**RECORDED DATA**
□ □ □ □ □ □ □

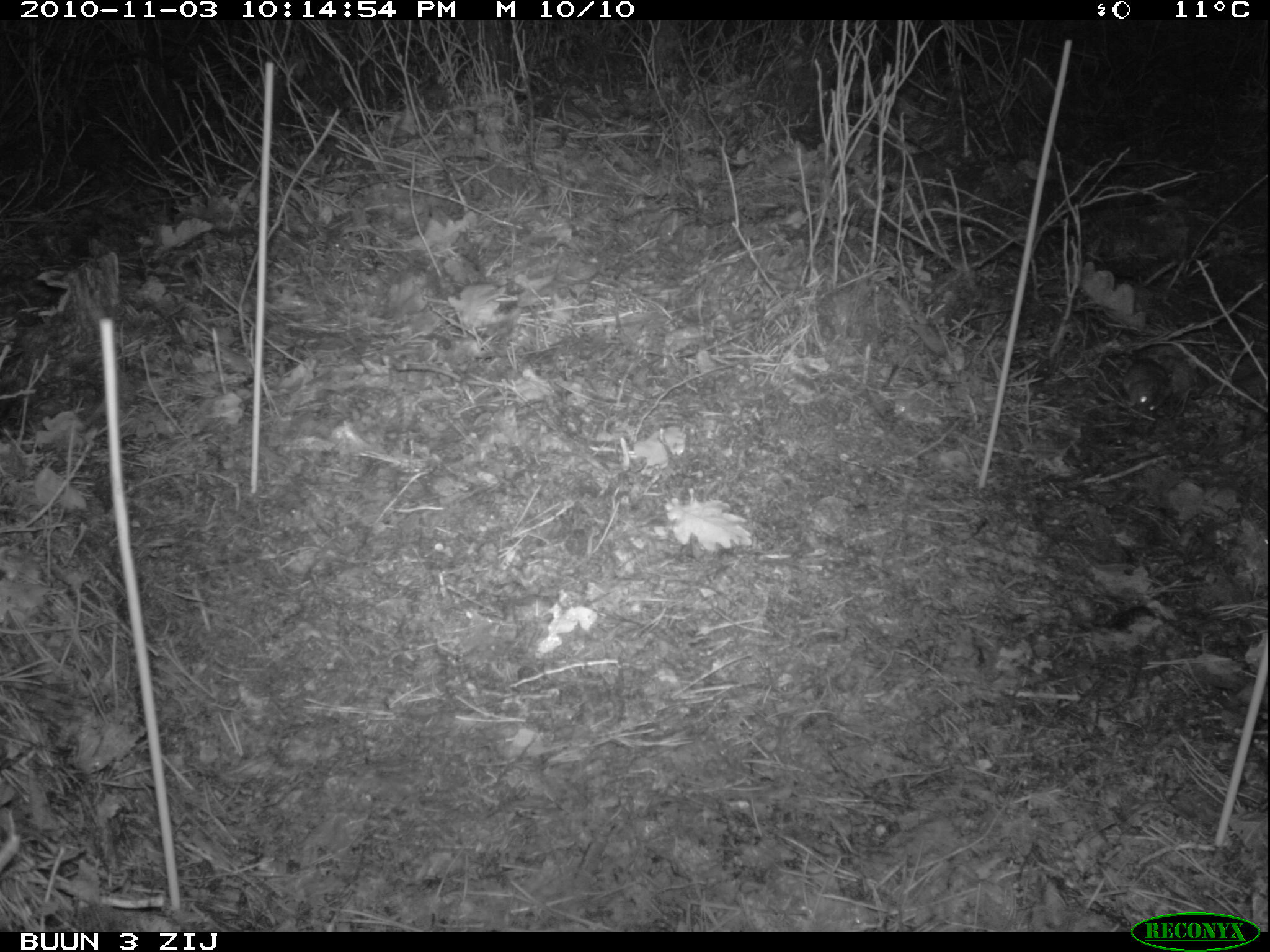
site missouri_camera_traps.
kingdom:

□ □ □ □ □ □ □

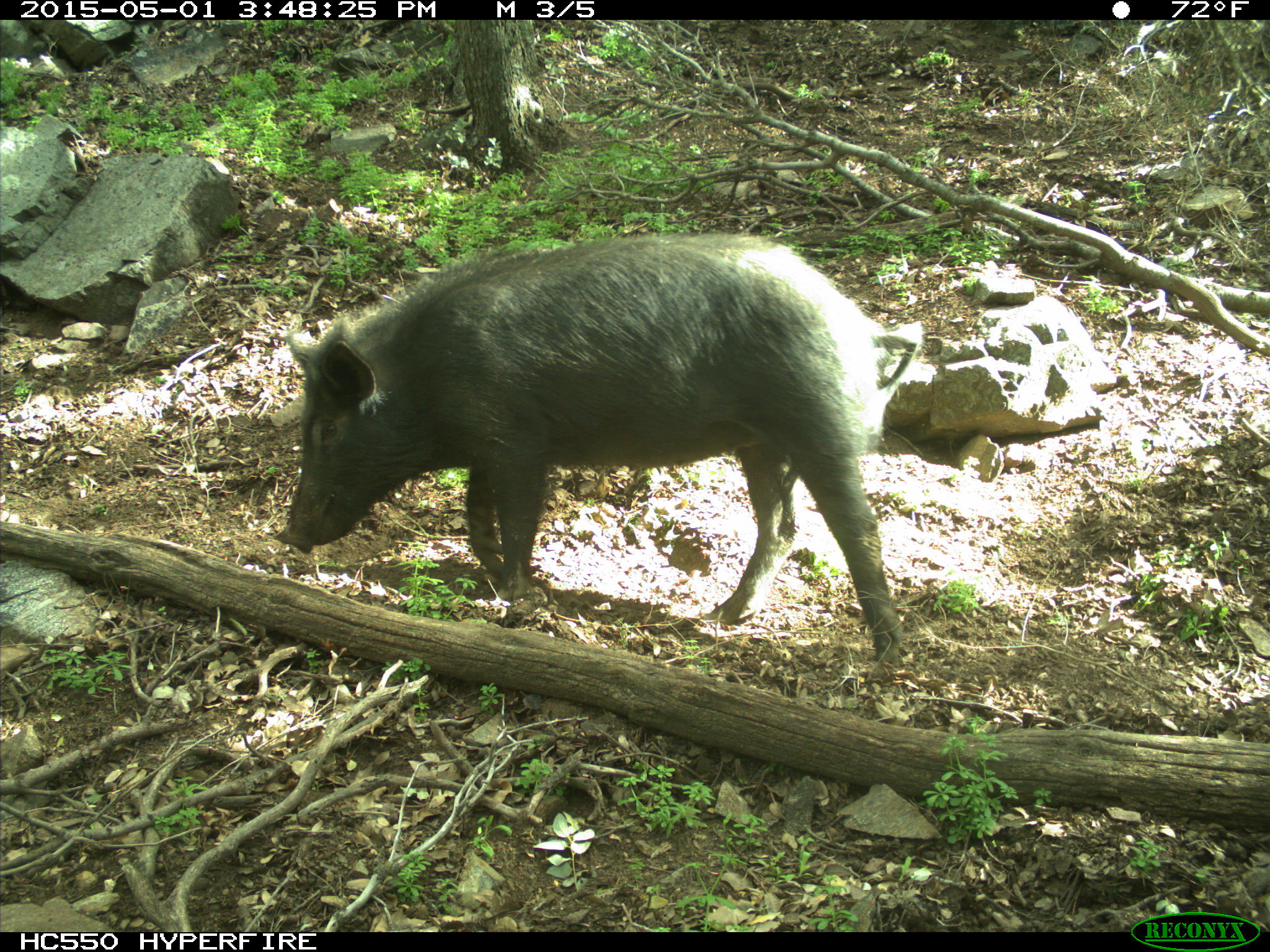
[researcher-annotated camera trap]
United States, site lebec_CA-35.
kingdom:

□ □ □ □ □ □ □

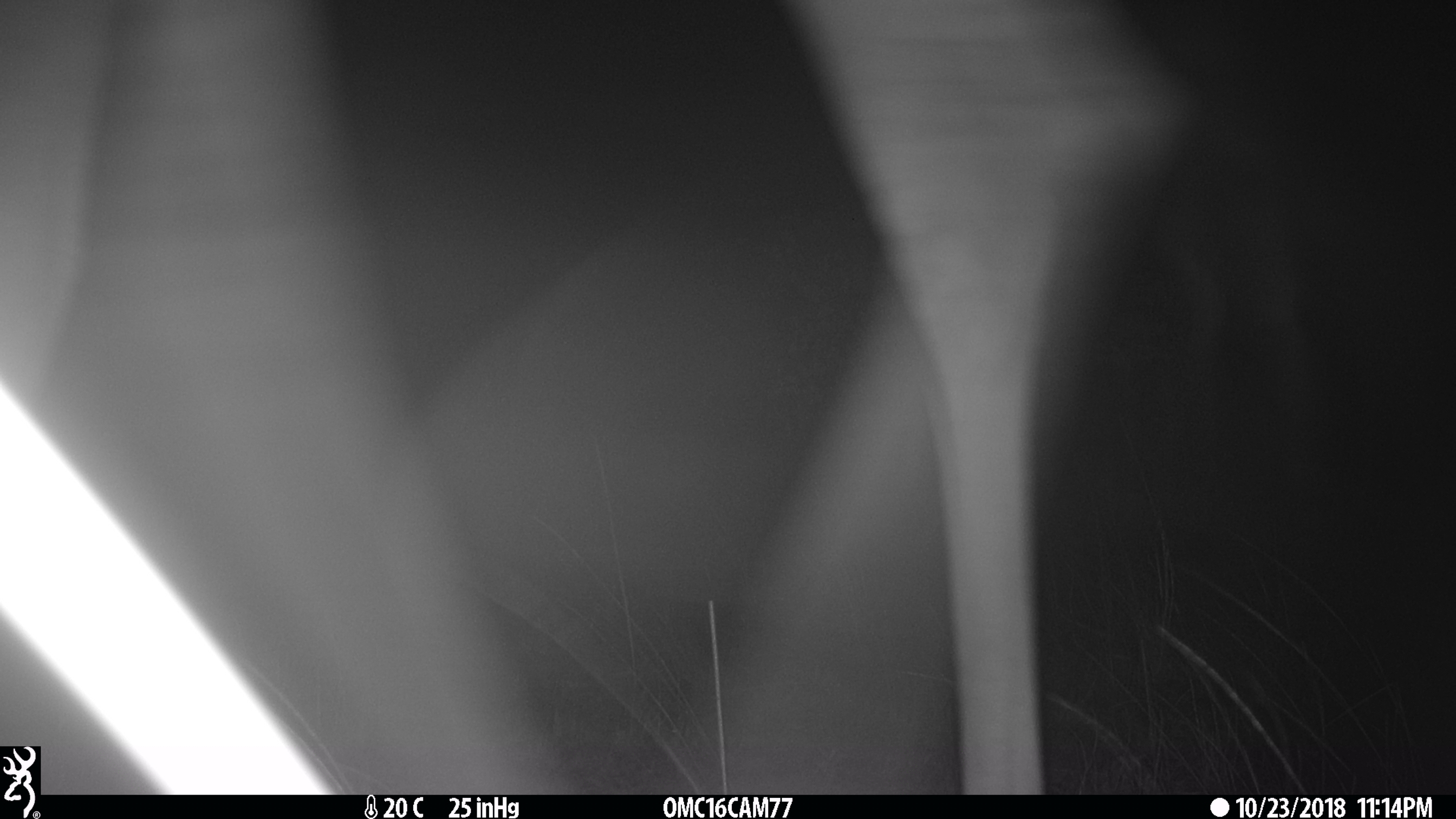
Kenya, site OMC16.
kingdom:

□ □ □ □ □ □ □

**PROBLEM DESCRIPTION**
The expected answer is every line above in which the word "site" appears.

**SOLUTION TO THE PROBLEM**
site missouri_camera_traps.
United States, site lebec_CA-35.
Kenya, site OMC16.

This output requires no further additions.